I'm not sure what this is supposed to do (looks like using the caller's addr
instead of the merged one) but now m_uaddr is never NULL, and rpcbind is
working properly with both local and remote clients (for ypserv, NFS, rstatd
rquotad). However I didn't try to understand the depths of rpcbind, and I don't
know what m_uaddr is really used for. So this change may not be the rigth one.
I leave this to someone really understanding the code :)

>How-To-Repeat:
	setup a yp server, set up several clients on a different subnet.
	It may be necessary to reboot the server once all clients are
	running to trigger the bug.
>Fix:
	See above. The proposed patch may only be a workaround for my problem,
	and not a real fix.

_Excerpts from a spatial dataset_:
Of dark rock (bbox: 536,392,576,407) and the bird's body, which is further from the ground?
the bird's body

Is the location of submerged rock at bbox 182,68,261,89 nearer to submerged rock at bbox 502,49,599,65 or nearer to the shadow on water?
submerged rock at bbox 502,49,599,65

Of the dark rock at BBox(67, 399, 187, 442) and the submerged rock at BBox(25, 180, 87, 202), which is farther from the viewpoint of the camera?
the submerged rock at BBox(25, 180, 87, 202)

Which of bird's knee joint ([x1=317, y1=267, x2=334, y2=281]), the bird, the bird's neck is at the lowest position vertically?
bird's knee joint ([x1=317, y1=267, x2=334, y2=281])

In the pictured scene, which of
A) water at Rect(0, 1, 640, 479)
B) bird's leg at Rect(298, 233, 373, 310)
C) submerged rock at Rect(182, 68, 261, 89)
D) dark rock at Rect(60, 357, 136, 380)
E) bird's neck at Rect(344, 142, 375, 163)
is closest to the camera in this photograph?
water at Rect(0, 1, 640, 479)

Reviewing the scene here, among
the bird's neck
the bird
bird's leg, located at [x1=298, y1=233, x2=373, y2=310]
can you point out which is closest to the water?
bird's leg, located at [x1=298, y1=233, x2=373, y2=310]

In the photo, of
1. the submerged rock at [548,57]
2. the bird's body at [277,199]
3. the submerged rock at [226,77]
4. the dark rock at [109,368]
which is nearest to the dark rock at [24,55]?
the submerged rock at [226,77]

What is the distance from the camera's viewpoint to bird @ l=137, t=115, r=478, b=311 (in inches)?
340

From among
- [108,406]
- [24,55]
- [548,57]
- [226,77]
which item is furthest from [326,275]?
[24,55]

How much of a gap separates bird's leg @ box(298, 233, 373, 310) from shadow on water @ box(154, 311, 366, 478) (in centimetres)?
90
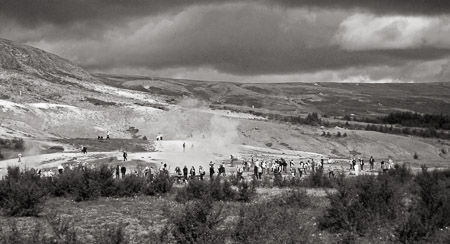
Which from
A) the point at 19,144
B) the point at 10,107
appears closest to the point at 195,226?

_PROMPT A_:
List the services that the rpcbind bug report says now work properly with both local and remote clients.
_PROMPT B_:
Write a continuation of the rpcbind bug report, starting right after its final sentence.

_EXERCISE OUTPUT A_:
ypserv, NFS, rstatd, rquotad

_EXERCISE OUTPUT B_:
	Fixing this may also fix bin/10487 the rigth way.
>Release-Note:
>Audit-Trail:

From: "Dr. Rene Hexel" <rh@vip.at>
To: bouyer@hera.lip6.fr
Cc: gnats-bugs@gnats.netbsd.org
Subject: Re: bin/10686: rpcbind doesn't always DTRT with non-local networks
Date: Wed, 26 Jul 2000 15:52:59 +0200

 Manuel Bouyer wrote:

 > >Number:         10686
 > >Category:       bin
 > >Synopsis:       rpcbind doesn't always DTRT with non-local networks

   Just as a reference point: this might be the same as bin/10683 I
 submitted earlier today.

   Cheers
       ,
    Rene

Responsible-Changed-From-To: bin-bug-people->bin-bug-people,bouyer@netbsd.org 
Responsible-Changed-By: tls 
Responsible-Changed-When: Wed Mar 31 21:43:05 UTC 2004 
Responsible-Changed-Why:  
Manuel's a developer; he gets to "own" his own bug. 
Responsible-Changed-From-To: bin-bug-people,bouyer@netbsd.org->bouyer 
Responsible-Changed-By: fair 
Responsible-Changed-When: Thu Apr 1 09:59:51 UTC 2004 
Responsible-Changed-Why:  

Let's try that responsibility reassignment again...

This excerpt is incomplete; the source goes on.